* BEGIN DATA LISTING *

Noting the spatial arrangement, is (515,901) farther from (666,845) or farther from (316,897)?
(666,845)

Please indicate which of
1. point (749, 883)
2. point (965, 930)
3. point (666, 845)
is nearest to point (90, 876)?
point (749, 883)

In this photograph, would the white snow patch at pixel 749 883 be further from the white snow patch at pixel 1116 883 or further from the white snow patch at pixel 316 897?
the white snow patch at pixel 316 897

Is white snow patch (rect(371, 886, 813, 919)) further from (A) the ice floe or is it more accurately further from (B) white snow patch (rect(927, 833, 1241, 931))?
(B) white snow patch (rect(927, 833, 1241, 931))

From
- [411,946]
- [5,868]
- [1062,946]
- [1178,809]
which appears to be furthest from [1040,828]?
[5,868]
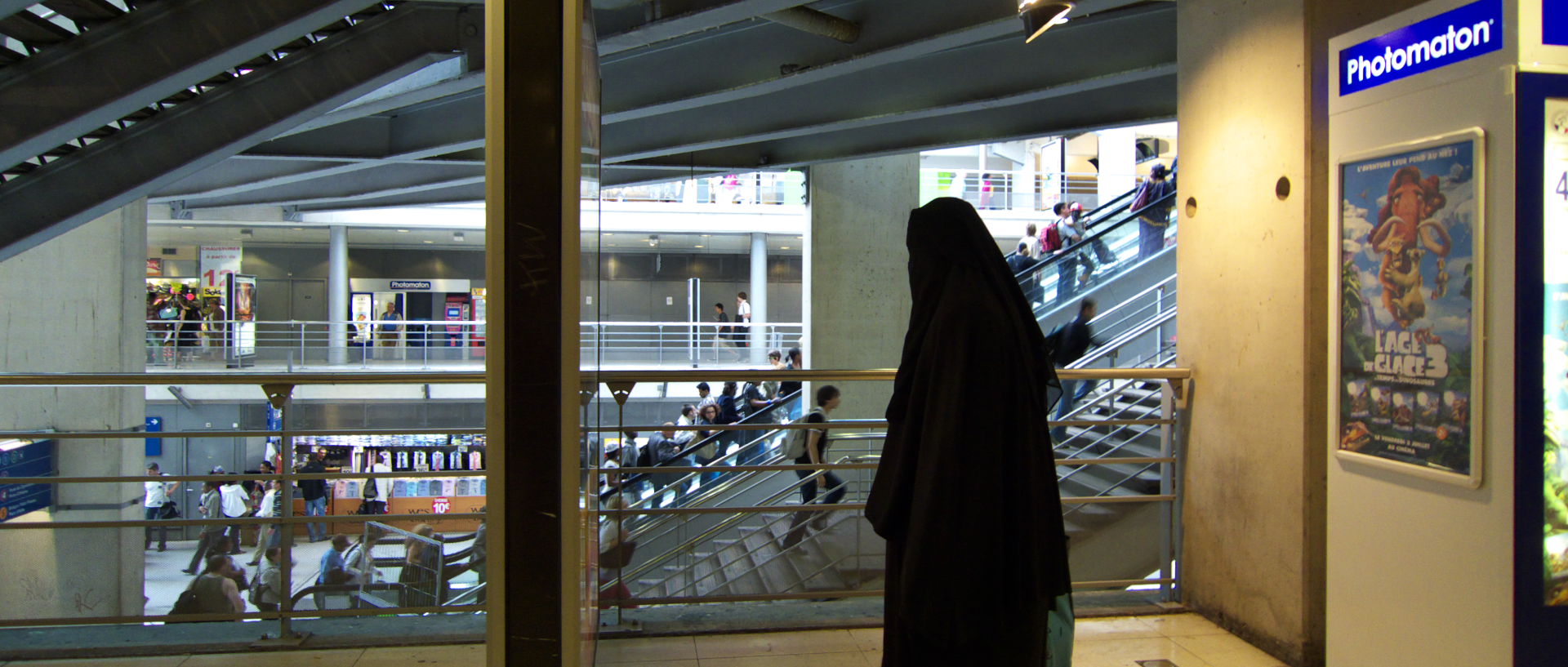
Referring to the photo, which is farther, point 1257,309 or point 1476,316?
point 1257,309

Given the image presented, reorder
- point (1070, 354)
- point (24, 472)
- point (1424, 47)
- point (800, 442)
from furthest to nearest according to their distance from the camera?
1. point (24, 472)
2. point (1070, 354)
3. point (800, 442)
4. point (1424, 47)

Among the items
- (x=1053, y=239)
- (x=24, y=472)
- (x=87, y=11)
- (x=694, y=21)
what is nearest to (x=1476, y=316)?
(x=694, y=21)

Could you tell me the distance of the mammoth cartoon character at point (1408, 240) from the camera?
7.30 feet

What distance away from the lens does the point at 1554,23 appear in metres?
2.03

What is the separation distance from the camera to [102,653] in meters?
2.91

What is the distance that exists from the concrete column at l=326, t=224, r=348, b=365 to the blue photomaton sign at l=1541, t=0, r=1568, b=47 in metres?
18.8

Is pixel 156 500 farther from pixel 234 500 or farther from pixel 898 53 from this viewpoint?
pixel 898 53

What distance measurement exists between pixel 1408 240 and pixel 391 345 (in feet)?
60.9

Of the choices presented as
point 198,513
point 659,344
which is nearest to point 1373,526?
point 198,513

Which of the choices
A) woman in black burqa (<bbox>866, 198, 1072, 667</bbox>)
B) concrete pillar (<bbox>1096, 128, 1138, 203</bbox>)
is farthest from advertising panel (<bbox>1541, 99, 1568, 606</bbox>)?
concrete pillar (<bbox>1096, 128, 1138, 203</bbox>)

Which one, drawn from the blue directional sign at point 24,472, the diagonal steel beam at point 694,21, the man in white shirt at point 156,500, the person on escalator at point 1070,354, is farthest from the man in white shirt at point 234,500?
the person on escalator at point 1070,354

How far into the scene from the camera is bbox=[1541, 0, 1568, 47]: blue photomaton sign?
2018 millimetres

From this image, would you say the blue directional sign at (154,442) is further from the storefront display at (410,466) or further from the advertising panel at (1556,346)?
the advertising panel at (1556,346)

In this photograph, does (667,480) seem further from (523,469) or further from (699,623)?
(523,469)
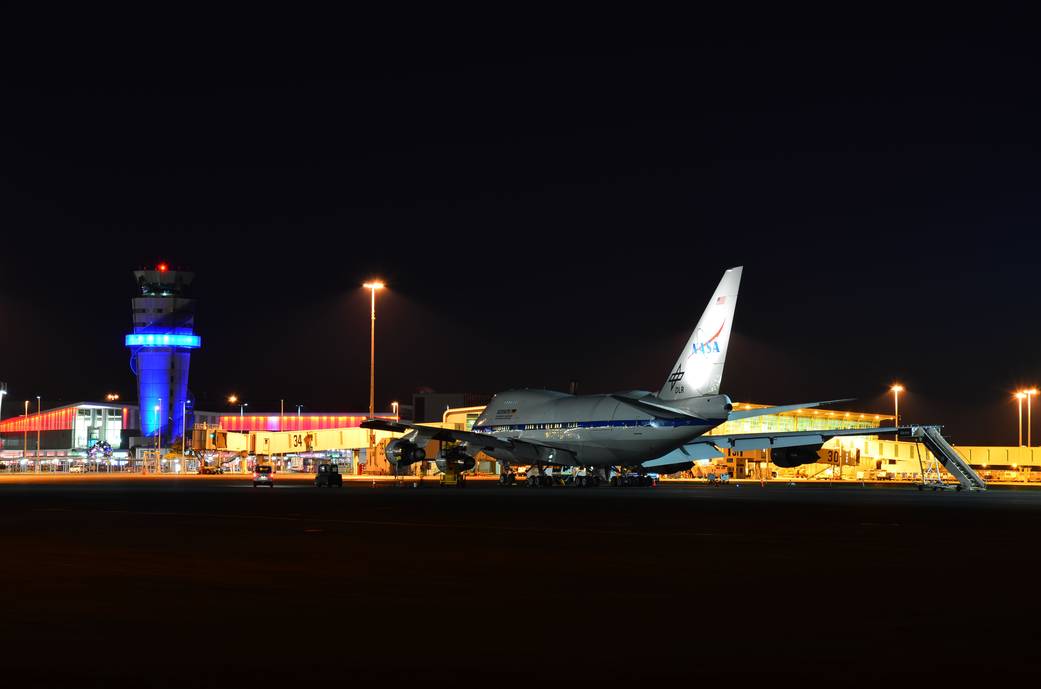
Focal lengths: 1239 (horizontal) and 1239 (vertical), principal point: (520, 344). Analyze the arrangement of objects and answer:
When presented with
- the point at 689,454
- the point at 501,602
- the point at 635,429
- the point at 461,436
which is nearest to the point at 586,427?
the point at 635,429

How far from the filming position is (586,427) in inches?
2579

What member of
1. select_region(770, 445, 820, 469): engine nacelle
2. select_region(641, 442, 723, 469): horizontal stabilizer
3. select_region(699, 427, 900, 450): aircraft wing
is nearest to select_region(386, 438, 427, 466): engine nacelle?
select_region(641, 442, 723, 469): horizontal stabilizer

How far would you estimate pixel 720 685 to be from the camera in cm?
983

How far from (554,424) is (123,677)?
5849 cm

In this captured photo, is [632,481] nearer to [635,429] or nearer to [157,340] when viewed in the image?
[635,429]

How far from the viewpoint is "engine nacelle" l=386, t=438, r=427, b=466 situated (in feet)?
226

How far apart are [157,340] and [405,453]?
410 ft

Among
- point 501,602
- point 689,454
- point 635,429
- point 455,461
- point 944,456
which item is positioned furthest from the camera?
point 944,456

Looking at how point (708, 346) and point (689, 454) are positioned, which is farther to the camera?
Result: point (689, 454)

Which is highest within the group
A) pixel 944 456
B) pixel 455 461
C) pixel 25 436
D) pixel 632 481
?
pixel 25 436

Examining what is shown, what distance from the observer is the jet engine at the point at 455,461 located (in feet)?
227

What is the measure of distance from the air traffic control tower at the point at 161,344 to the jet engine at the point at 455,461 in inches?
4924

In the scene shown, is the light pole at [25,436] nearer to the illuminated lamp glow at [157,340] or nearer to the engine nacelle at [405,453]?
the illuminated lamp glow at [157,340]

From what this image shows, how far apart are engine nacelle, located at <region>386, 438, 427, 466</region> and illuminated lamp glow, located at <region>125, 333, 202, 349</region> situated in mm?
122951
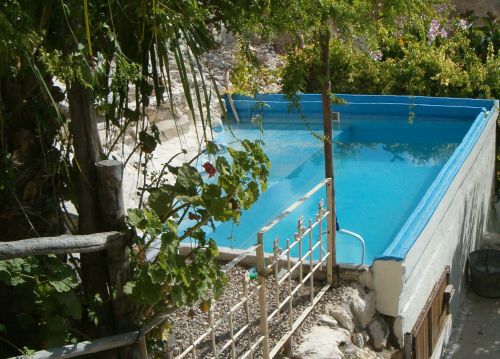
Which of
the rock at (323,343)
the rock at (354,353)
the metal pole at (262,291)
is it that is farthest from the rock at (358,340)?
the metal pole at (262,291)

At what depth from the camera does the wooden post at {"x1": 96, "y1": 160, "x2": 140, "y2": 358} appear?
238 centimetres

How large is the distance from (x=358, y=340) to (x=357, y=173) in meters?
4.97

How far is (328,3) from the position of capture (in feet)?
13.5

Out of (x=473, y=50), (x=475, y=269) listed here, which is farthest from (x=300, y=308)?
(x=473, y=50)

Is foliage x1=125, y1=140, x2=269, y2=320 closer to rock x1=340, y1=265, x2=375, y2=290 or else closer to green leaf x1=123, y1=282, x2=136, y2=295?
green leaf x1=123, y1=282, x2=136, y2=295

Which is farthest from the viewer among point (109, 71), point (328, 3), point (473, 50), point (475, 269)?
point (473, 50)

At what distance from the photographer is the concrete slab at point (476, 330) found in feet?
23.0

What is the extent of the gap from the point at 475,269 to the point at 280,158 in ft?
11.5

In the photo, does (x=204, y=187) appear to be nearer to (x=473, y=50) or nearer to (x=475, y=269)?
(x=475, y=269)

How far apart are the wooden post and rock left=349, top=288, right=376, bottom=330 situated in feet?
9.56

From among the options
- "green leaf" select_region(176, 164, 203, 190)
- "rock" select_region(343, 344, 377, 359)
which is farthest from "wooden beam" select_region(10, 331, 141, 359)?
"rock" select_region(343, 344, 377, 359)

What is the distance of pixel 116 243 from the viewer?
7.77 ft

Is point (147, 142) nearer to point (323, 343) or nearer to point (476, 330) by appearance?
point (323, 343)

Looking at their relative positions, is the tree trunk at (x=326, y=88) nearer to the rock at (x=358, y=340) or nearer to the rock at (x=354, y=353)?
the rock at (x=358, y=340)
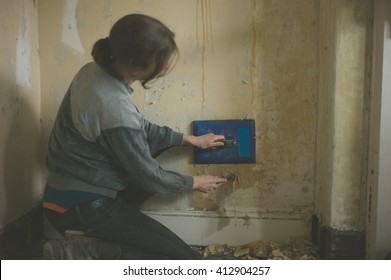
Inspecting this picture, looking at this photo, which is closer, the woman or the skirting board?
the woman

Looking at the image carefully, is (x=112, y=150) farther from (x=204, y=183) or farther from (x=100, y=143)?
(x=204, y=183)

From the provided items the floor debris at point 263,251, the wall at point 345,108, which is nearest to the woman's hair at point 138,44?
the wall at point 345,108

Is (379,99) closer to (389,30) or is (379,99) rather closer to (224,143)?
(389,30)

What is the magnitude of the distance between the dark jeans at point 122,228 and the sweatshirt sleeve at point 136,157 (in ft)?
0.37

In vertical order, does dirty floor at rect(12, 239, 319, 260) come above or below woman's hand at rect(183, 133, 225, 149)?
below

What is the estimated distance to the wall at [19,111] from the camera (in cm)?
117

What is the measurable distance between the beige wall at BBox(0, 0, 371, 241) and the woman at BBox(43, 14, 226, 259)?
0.27m

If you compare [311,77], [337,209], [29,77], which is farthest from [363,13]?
[29,77]

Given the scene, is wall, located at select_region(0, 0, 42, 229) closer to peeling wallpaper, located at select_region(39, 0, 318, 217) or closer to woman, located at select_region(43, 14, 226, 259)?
peeling wallpaper, located at select_region(39, 0, 318, 217)

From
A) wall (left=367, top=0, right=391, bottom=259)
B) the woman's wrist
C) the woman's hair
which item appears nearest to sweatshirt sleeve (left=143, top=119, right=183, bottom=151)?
the woman's wrist

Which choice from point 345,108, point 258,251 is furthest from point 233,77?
point 258,251

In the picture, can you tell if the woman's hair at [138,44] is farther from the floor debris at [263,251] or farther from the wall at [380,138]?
the floor debris at [263,251]

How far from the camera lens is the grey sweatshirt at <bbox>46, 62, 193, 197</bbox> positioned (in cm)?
97
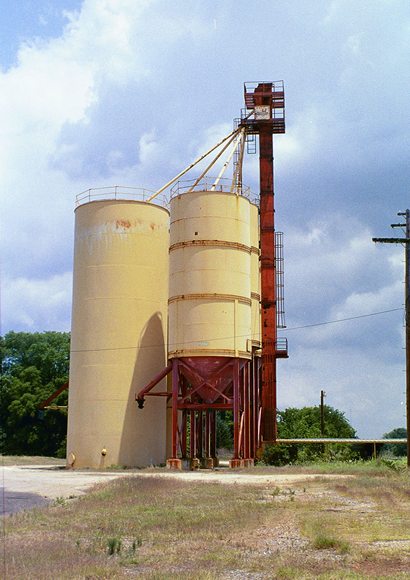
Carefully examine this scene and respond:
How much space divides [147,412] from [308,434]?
34241mm

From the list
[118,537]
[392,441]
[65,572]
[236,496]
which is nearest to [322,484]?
[236,496]

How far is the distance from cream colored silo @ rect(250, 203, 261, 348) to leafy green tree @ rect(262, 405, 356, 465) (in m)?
6.92

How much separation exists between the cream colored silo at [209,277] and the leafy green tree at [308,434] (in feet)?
25.0

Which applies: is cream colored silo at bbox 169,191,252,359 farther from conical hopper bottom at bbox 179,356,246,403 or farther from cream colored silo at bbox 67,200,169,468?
cream colored silo at bbox 67,200,169,468

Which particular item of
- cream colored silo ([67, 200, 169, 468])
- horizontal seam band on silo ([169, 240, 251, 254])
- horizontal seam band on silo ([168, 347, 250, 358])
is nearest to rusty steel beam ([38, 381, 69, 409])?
cream colored silo ([67, 200, 169, 468])

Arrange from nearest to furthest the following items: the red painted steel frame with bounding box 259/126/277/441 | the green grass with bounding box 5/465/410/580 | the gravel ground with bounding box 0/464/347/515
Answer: the green grass with bounding box 5/465/410/580, the gravel ground with bounding box 0/464/347/515, the red painted steel frame with bounding box 259/126/277/441

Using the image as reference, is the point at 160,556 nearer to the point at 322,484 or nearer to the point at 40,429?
the point at 322,484

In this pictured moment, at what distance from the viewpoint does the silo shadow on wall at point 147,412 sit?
44.9 metres

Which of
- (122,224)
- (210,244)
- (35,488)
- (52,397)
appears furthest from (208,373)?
(52,397)

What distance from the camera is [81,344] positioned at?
1809 inches

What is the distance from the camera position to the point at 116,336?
45312 mm

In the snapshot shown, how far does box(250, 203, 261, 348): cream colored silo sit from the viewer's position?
47188 mm

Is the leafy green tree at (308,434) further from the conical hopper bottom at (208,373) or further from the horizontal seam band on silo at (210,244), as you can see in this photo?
the horizontal seam band on silo at (210,244)

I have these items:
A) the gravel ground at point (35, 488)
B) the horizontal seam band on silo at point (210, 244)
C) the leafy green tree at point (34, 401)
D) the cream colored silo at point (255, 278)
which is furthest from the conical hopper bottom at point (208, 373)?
the leafy green tree at point (34, 401)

* END DATA LISTING *

Rewrite the data from the line containing "In the snapshot" through the end, changing "conical hopper bottom" to "cone-shaped hopper base" and keeping everything else the same.

In the snapshot shown, how far does box(250, 203, 261, 348): cream colored silo sit from the viewer's position?
47188 mm

Is the leafy green tree at (308,434) further from the cone-shaped hopper base at (208,373) or further from the horizontal seam band on silo at (210,244), as you can see in this photo?
the horizontal seam band on silo at (210,244)

I have these items:
A) the gravel ground at point (35, 488)
B) the horizontal seam band on silo at point (210, 244)
C) the leafy green tree at point (34, 401)
D) the cream colored silo at point (255, 278)
which is furthest from the cone-shaped hopper base at point (208, 373)?
the leafy green tree at point (34, 401)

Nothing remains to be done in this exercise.